In the case when an Authentication request is made to Azure AD and did not receive a response (eg: due to network-related issues), this thread will stay in RUNNABLE state indefinitely.
Steps to Reproduce
- Configure an Azure AD directory in Crowd DC
- Ensure the Crowd DC server cannot reach login.microsoftonline.com (e.g., via firewall rule, DNS failure, network partition, or Azure AD outage)
- Trigger a user authentication request against the Azure AD directory (e.g., via REST API call from a connected application like Confluence or Jira)
Expected Results
If the authentication task is not completed within a specific time, it should be timed out with an appropriate error message.
Actual Results
The Worker Thread like below stays RUNNABLE indefinitely (without timeout), stuck on socket read:
"ForkJoinPool.commonPool-worker-6248" #432217 [434203] daemon prio=5 os_prio=0 cpu=29636.94ms elapsed=1823164.50s tid=0x00007f39584bf200 nid=434203 runnable [0x00007f38c7dfc000] java.lang.Thread.State: RUNNABLE at sun.nio.ch.SocketDispatcher.read0(java.base@21.0.10/Native Method) ... at java.net.HttpURLConnection.getResponseCode(java.base@21.0.10/HttpURLConnection.java:531) at sun.net.www.protocol.https.HttpsURLConnectionImpl.getResponseCode(java.base@21.0.10/HttpsURLConnectionImpl.java:307) at com.microsoft.aad.msal4j.DefaultHttpClient.readResponseFromConnection(DefaultHttpClient.java:121) at com.microsoft.aad.msal4j.DefaultHttpClient.executeHttpPost(DefaultHttpClient.java:72) at com.microsoft.aad.msal4j.DefaultHttpClient.send(DefaultHttpClient.java:46) ... at com.microsoft.aad.msal4j.AcquireTokenByAuthorizationGrantSupplier.execute(AcquireTokenByAuthorizationGrantSupplier.java:63) at com.microsoft.aad.msal4j.AcquireTokenByClientCredentialSupplier.acquireTokenByClientCredential(AcquireTokenByClientCredentialSupplier.java:87) at com.microsoft.aad.msal4j.AcquireTokenByClientCredentialSupplier.execute(AcquireTokenByClientCredentialSupplier.java:50) ...

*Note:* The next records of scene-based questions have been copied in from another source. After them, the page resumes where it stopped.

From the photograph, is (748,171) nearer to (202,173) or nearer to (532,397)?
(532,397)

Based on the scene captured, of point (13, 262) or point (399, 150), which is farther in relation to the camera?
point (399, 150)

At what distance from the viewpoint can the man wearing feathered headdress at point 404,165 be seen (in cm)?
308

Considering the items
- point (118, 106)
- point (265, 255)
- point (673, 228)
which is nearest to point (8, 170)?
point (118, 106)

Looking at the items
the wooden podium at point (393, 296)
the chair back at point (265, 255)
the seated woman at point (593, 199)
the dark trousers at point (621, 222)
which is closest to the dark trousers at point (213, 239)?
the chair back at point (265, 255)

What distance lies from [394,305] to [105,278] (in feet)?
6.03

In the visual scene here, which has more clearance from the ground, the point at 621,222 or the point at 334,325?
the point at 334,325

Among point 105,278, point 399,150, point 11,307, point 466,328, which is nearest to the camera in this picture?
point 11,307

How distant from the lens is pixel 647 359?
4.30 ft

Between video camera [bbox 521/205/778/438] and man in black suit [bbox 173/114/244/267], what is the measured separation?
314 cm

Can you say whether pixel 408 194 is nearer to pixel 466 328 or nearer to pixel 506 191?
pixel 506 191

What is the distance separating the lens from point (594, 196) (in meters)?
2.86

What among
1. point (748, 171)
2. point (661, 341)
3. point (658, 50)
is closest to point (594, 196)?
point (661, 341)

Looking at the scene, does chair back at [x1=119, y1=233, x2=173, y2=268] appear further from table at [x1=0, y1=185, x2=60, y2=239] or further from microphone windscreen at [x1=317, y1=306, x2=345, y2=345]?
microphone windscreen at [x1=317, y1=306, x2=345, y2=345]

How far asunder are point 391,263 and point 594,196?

The Tomcat Thread like below stays in WAITING indefinitely (without timeout), waiting for the worker thread to complete:
"http-nio-8095-exec-1" #158 [187] daemon prio=5 os_prio=0 cpu=1883630.56ms elapsed=5262433.90s tid=0x00007f4241a0b3c0 nid=187 waiting on condition [0x00007f38afff8000] java.lang.Thread.State: WAITING (parking) at jdk.internal.misc.Unsafe.park(java.base@21.0.10/Native Method) - parking to wait for <0x00007f3d5b000088> (a java.util.concurrent.CompletableFuture$Signaller) at java.util.concurrent.locks.LockSupport.park(java.base@21.0.10/LockSupport.java:221) at java.util.concurrent.CompletableFuture$Signaller.block(java.base@21.0.10/CompletableFuture.java:1864) at java.util.concurrent.ForkJoinPool.unmanagedBlock(java.base@21.0.10/ForkJoinPool.java:3780) at java.util.concurrent.ForkJoinPool.managedBlock(java.base@21.0.10/ForkJoinPool.java:3725) at java.util.concurrent.CompletableFuture.waitingGet(java.base@21.0.10/CompletableFuture.java:1898) at java.util.concurrent.CompletableFuture.get(java.base@21.0.10/CompletableFuture.java:2072) at com.atlassian.crowd.directory.authentication.impl.MsalAuthenticator.getApiToken(MsalAuthenticator.java:32) ...
This behavior will also consume Database Connection Pool, and can eventually lead to Crowd not being responsive as all Tomcat/Database connection have been exhausted.
This issue is simialr to CWD-5213, but on a different code path, hence the impact on this issue is on Authentication
Workaround
Currently there is no known workaround for adding a Read/Connect Timeout for this behavior.
Crowd (the specific node) has to be restarted in order to free up all the threads that are stuck.